Work Packets: A New Abstraction for GC Software Engineering, Optimization, and Innovation
This program is tentative and subject to change.
Garbage collection (GC) implementations must meet efficiency and maintainability requirements, which are often perceived to be at odds. Moreover, the desire for efficiency is often at odds with agility, undermining rapid development and innovation, which harms longer-term performance aspirations. Prior GC implementations struggle to: i) maximize efficiency, parallelism, and hardware utilization, while ii) correctly and elegantly implementing complex algorithm-specific optimizations and scheduling constraints. This struggle is reflected in today’s monolithic implementations with simple phase-based synchronization.
This paper presents a new design for GC implementations that emphasizes agility and efficiency. The design simplifies and unifies all GC tasks into work packets which define: i) work items, ii) kernels that process them, and iii) scheduling constraints.
Our simple insights are that GC implementations are high-level algorithms that orchestrate vast numbers of performance-critical work items, and that execution is dominated by a few very small, heavily executed kernels.

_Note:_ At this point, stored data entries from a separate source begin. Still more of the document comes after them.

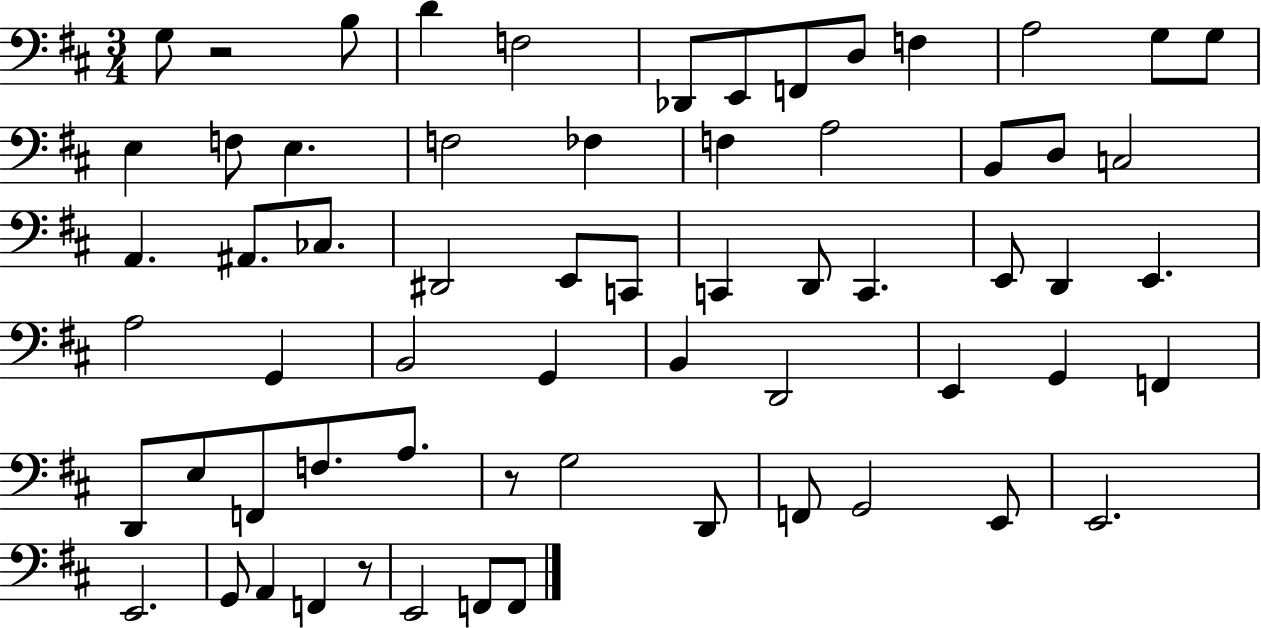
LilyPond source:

{
  \clef bass
  \numericTimeSignature
  \time 3/4
  \key d \major
  g8 r2 b8 | d'4 f2 | des,8 e,8 f,8 d8 f4 | a2 g8 g8 | \break e4 f8 e4. | f2 fes4 | f4 a2 | b,8 d8 c2 | \break a,4. ais,8. ces8. | dis,2 e,8 c,8 | c,4 d,8 c,4. | e,8 d,4 e,4. | \break a2 g,4 | b,2 g,4 | b,4 d,2 | e,4 g,4 f,4 | \break d,8 e8 f,8 f8. a8. | r8 g2 d,8 | f,8 g,2 e,8 | e,2. | \break e,2. | g,8 a,4 f,4 r8 | e,2 f,8 f,8 | \bar "|."
}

Work packets comprise groups of like work items, such as the scanning of a thread’s stack or the tracing of a single object in a multi-million object heap. The kernel attached to a packet specifies how to process items within the packet, such as how to scan a stack, or how to trace an object. The scheduling constraints express dependencies, e.g. all mutators must stop before copying any objects. Fully parallel activities, such as scanning roots and performing a transitive closure, proceed with little synchronization. The implementation of a GC algorithm reduces to declaring required work packets, their kernels, and dependencies. The execution model operates transparently of GC algorithms and work packet type. We broaden the scope of work-stealing, applying it to any type of GC work and introduce a novel two-tier work-stealing algorithm to further optimize parallelism at fine granularity.
We show the software engineering benefits of this design via eight collectors that use 23 common work packet implementations in the MMTk GC framework. We use the LXR collector to show that the work packet abstraction supports innovation and high performance, outperforming the latest (OpenJDK 24) instance of the highly-tuned, state-of-the-art G1 garbage collector. We thus demonstrate that work packets achieve high performance, while simplifying GC implementation, making them inherently easier to optimize and verify.